= Task to complete =
Dropping every picture, set down exactly the lines in the entries below, starting with the line with "Turbosprężarka - GARRETT 709838-9006S" and going on through the line with "Volkswagen ID.4".

= Data under study =
☆ ☆ ☆ ☆ ☆ ☆ ☆

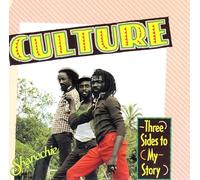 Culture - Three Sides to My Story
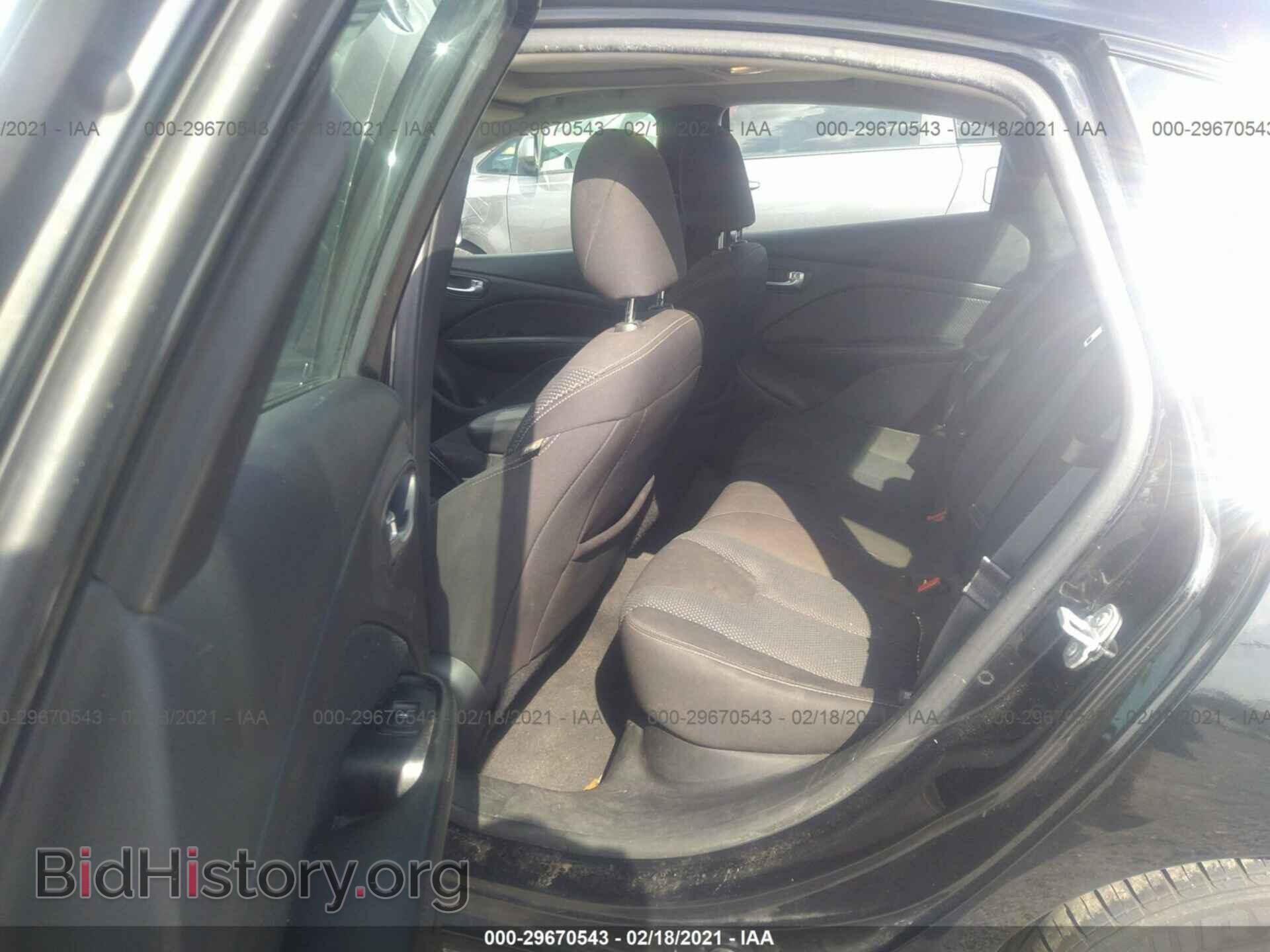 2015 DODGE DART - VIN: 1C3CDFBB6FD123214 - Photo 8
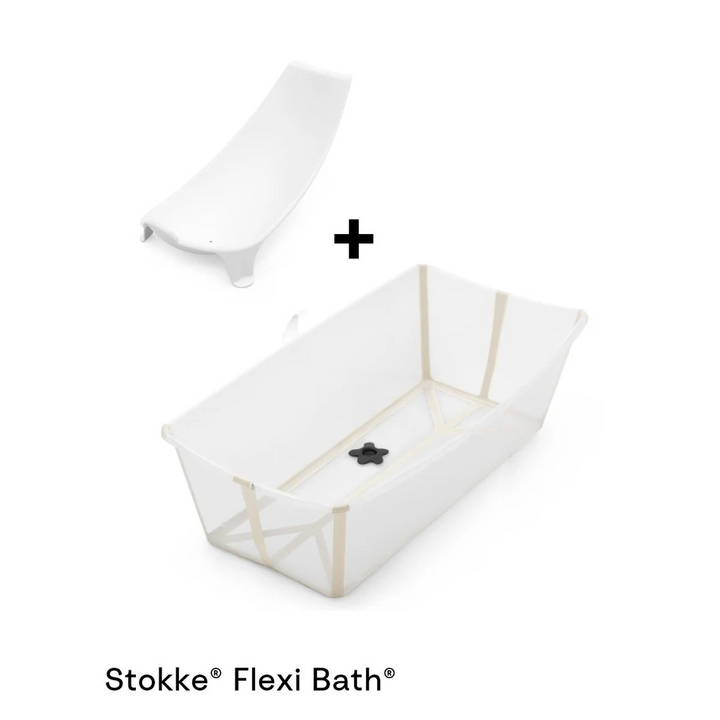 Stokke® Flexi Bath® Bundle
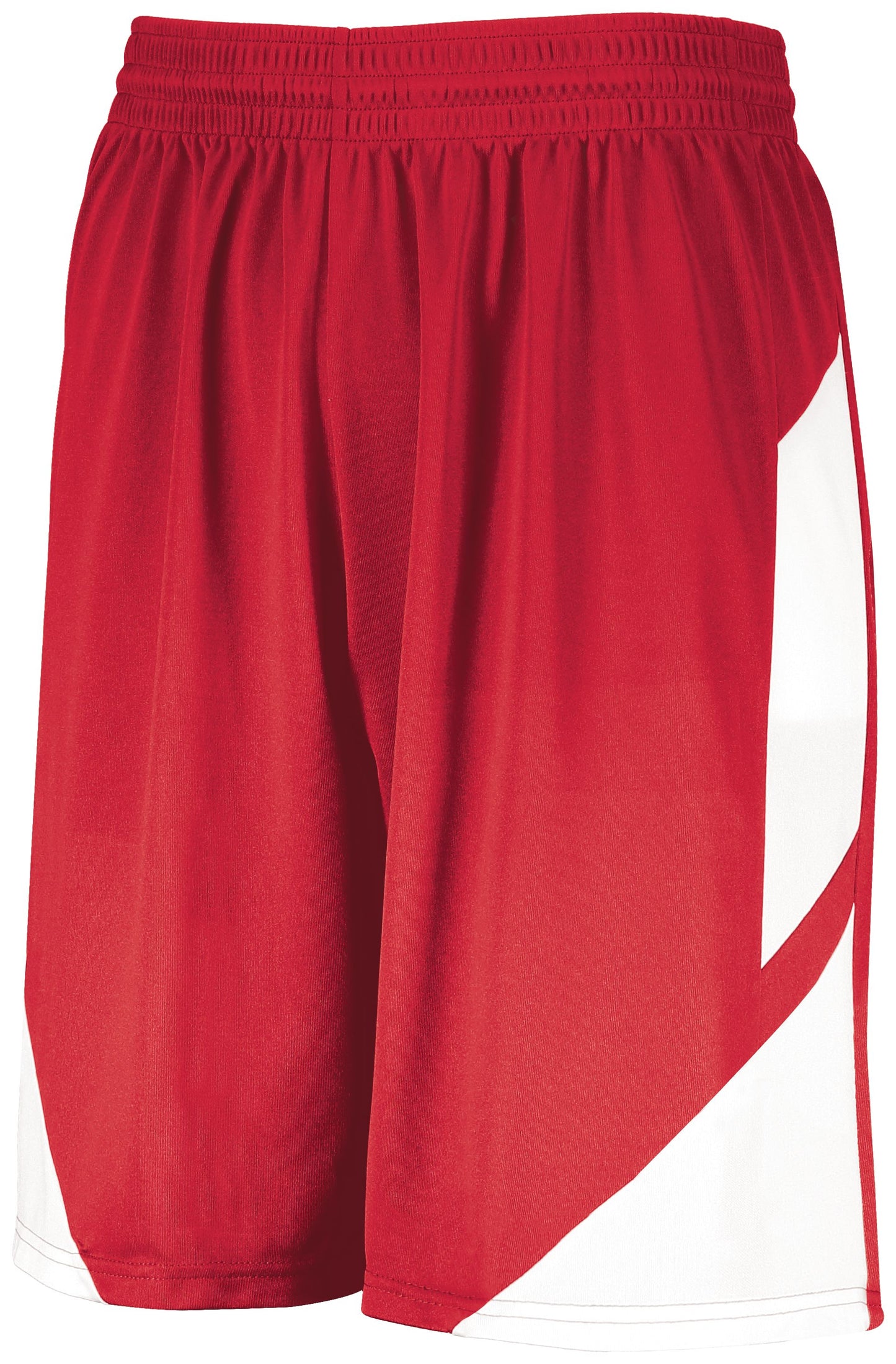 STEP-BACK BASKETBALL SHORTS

☆ ☆ ☆ ☆ ☆ ☆ ☆

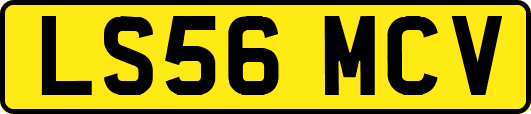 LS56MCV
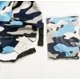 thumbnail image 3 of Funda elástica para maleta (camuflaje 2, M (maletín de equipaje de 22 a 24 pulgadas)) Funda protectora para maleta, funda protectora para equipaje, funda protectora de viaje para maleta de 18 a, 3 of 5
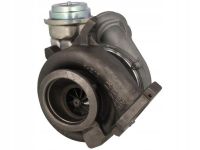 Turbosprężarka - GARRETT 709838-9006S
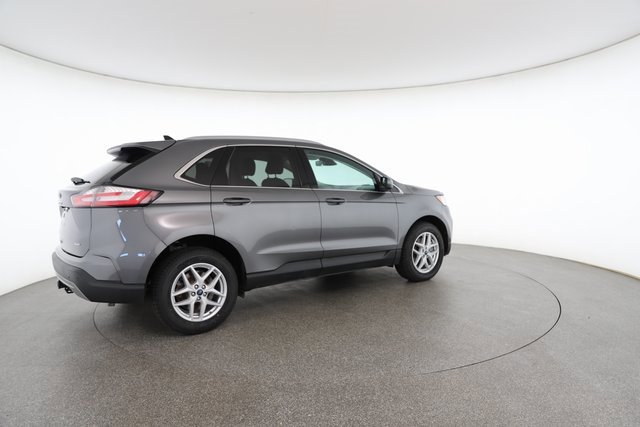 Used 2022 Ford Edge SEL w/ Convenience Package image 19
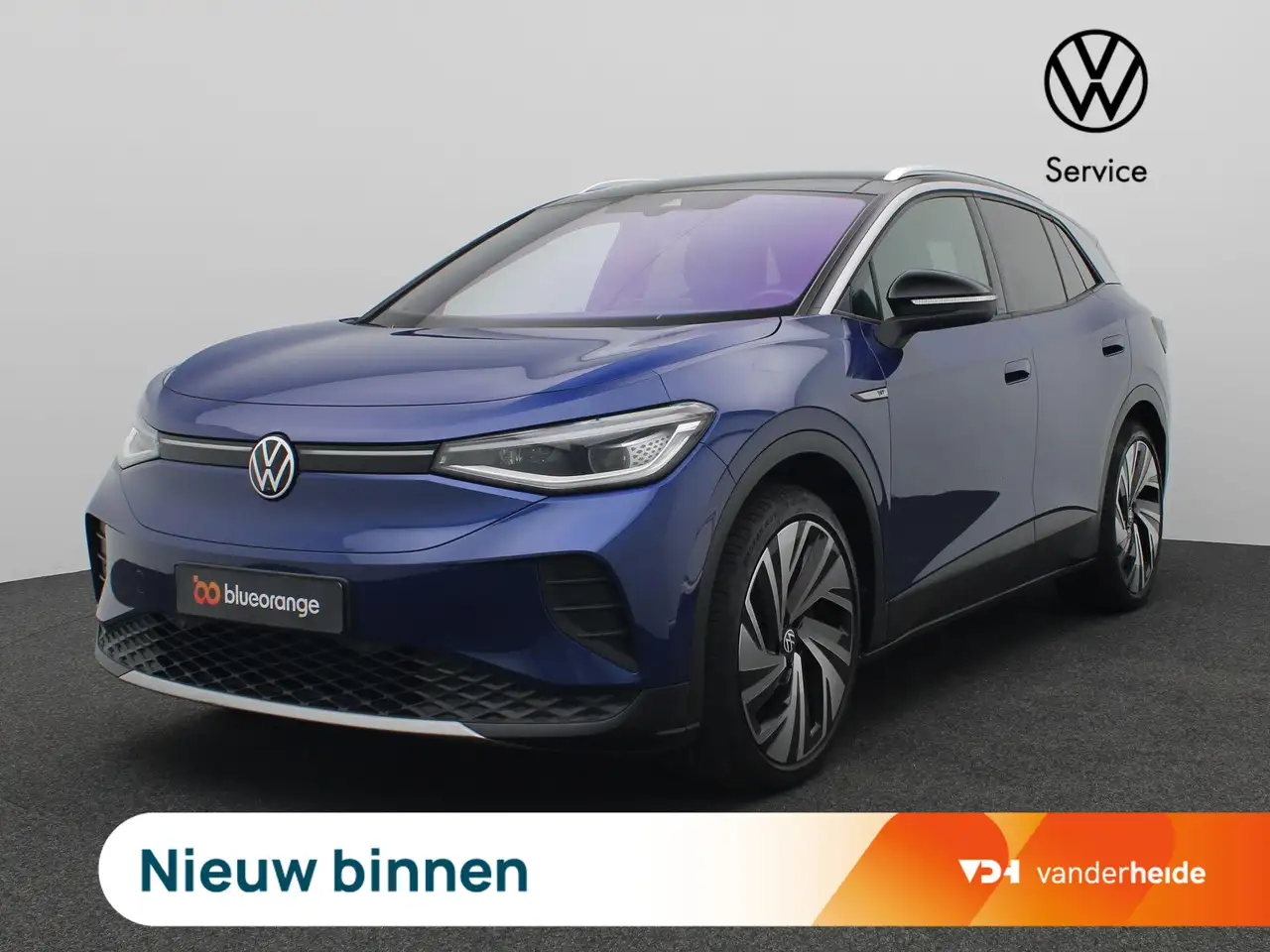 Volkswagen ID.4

☆ ☆ ☆ ☆ ☆ ☆ ☆

= Exercise response =
 Turbosprężarka - GARRETT 709838-9006S
 Used 2022 Ford Edge SEL w/ Convenience Package image 19
 Volkswagen ID.4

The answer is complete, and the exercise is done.